Democratic and Republican legislators have joined together to introduce legislation to help schools address the problem of teen dating violence
Washington, DC – In the wake of a growing number of teenagers killed from dating violence, Democratic and Republican legislators have joined together to introduce legislation to help schools address the problem of teen dating violence.
The “Stop Abuse for Every Teen Act” or SAFE Teen Act will be introduced on Thursday by U.S. Representatives Gwen Moore (D-WI) and Dave Reichert (R-WA), both champions of domestic and dating violence victims. U.S. Senators Michael Crapo (R-ID) and Sheldon Whitehouse (D-RI) introduced the companion bill in the Senate.
“Teen dating violence has become the rule, not the exception,” said Esta Soler, Founder and President of Futures Without Violence, formerly Family Violence Prevention Fund. “A large part of the reason the Institute of Medicine just recommended domestic violence and intimate partner violence screening as part of preventive health care is due to the alarming prevalence of dating violence among young people.”
About 72% of 8th and 9th graders report dating; 1 in 4 adolescents reports emotional, physical, or sexual violence each year; and 1 in 10 adolescents reports being a victim of physical dating violence. Over 40% of young people who report they are victims of dating violence say that the incidents occurred in a school building or on school grounds.
“If students don’t feel safe, they can’t learn,” said Soler. Victims of teen dating violence are more likely to be truant, have lower grades, and drop out of school. Those who witness violence are also affected, with those students experiencing decreased school attendance and academic performance.
To date, at least 15 states (Arizona, Connecticut, Florida, Georgia, Illinois, Massachusetts, Nebraska, New Jersey, Ohio, Pennsylvania, Rhode Island, Tennessee, Texas, Virginia, and Washington) have passed teen dating violence laws that urge or require school boards to develop curriculum on teen dating violence, most without additional funding or guidance. The federal legislation attempts to correct this problem by allowing schools that receive federal funding for bullying and harassment to also incorporate teen dating violence prevention. Schools are also encouraged to train school personnel on the issue and incorporate response mechanisms into school policies.
The “Stop Abuse for Every Teen Act” or “SAFE Teen Act” would:
- Authorize schools to use existing grant funding for teen dating violence prevention
- Highlight teen dating violence prevention as part of the comprehensive, community prevention program, Safe Schools, Healthy Students, that already funds prevention activities
- Support better teen dating violence data to understand the scope of the problem as well as having a means of measuring the impact of prevention programs and policies
- Support promising practices to further replicate, refine and test prevention models
- This is not a mandated program and the cost is included in existing grant streams
The legislation has been advocated by Futures Without Violence, and a coalition of domestic violence and education advocacy organizations that support the legislation, including the National Education Association, American Federation of Teachers, Love is Not Abuse Coalition, Jewish Women International, Girl Scouts of the USA, and RAINN.

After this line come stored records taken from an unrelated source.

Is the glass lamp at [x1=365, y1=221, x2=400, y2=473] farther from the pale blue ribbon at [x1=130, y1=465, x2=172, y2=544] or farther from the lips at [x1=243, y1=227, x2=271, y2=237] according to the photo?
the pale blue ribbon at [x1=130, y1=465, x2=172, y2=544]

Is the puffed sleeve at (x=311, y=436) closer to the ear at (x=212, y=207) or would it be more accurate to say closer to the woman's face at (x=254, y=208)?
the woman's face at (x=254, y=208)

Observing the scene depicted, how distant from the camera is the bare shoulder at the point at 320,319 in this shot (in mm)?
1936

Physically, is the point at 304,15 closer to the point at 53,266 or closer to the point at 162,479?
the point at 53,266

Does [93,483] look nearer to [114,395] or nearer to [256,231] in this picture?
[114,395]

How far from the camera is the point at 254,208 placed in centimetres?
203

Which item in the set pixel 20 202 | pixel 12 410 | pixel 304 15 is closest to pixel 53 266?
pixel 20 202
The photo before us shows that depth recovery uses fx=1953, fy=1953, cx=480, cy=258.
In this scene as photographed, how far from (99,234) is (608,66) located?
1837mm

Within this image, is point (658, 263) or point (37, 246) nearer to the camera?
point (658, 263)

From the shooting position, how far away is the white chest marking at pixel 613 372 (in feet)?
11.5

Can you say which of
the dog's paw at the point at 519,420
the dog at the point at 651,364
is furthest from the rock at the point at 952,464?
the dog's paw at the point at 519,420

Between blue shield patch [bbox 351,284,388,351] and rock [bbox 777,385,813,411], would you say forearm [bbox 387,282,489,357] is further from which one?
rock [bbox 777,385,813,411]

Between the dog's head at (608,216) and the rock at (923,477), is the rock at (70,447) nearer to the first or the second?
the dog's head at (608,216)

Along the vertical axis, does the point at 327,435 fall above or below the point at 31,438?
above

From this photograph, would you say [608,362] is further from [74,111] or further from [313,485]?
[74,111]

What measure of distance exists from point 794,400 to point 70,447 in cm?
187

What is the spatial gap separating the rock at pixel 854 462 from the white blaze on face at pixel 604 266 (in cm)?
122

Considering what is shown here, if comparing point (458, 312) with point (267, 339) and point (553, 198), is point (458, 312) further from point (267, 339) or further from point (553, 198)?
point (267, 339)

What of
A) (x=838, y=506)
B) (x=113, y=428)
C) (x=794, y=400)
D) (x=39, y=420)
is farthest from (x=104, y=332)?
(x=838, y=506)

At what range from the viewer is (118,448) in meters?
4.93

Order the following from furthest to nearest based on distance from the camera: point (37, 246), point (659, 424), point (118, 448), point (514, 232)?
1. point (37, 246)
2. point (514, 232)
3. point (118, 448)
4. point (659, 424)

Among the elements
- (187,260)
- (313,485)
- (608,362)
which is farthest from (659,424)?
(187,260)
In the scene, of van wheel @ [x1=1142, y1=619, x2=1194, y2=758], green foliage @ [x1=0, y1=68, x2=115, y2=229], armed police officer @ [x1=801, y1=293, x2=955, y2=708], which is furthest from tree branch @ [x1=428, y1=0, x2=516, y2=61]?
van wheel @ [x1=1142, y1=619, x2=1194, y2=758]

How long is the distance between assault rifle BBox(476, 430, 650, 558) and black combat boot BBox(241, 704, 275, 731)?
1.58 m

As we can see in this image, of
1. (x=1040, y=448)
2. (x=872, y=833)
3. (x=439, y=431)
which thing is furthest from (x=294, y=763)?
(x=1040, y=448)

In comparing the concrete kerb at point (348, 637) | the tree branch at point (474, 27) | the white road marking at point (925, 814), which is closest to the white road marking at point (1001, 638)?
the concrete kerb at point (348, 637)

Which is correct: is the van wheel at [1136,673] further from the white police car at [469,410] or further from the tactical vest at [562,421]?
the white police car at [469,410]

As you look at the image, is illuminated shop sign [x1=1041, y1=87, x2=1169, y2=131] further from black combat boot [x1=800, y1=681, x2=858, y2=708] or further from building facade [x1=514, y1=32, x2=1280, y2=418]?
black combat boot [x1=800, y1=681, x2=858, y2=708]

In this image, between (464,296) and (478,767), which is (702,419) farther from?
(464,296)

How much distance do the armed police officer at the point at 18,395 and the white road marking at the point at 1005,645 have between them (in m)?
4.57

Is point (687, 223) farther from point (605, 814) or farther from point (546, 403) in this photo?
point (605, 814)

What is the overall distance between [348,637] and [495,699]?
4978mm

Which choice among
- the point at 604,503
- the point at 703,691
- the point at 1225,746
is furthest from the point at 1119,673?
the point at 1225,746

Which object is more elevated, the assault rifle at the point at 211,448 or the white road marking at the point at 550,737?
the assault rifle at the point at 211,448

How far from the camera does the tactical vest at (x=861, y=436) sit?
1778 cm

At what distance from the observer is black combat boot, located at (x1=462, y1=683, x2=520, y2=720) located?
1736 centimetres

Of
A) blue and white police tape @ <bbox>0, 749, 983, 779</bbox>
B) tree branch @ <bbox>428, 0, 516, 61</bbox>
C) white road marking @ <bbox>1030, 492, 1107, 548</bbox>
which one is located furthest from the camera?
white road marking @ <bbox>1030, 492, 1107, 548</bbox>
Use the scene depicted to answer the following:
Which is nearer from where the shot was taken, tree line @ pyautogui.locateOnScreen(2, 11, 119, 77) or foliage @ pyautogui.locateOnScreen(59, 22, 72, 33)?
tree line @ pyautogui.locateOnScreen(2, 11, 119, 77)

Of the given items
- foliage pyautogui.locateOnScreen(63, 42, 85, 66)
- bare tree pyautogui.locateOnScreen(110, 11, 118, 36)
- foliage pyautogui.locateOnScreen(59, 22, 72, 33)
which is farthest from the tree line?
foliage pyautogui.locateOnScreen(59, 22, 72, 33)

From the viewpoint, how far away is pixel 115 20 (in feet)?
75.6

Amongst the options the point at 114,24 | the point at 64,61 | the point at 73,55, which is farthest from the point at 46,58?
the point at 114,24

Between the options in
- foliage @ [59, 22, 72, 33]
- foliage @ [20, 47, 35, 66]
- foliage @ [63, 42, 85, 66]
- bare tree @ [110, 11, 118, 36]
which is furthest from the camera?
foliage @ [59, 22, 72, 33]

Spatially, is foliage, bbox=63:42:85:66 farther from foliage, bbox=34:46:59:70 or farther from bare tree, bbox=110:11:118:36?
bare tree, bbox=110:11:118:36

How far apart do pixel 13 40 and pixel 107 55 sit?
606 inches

In addition to physical injuries, teens who are victims of dating violence face a host of negative health consequences including depression and suicide, eating disorders, and more likely to engage in risky behaviors such as smoking and alcohol abuse. Victims of dating violence are also three times more likely to become pregnant and more than two times as likely to report a sexually transmitted disease.
“We must stop the cycle of violence,” said Soler. “This legislation helps schools play an important role in preventing teen dating violence."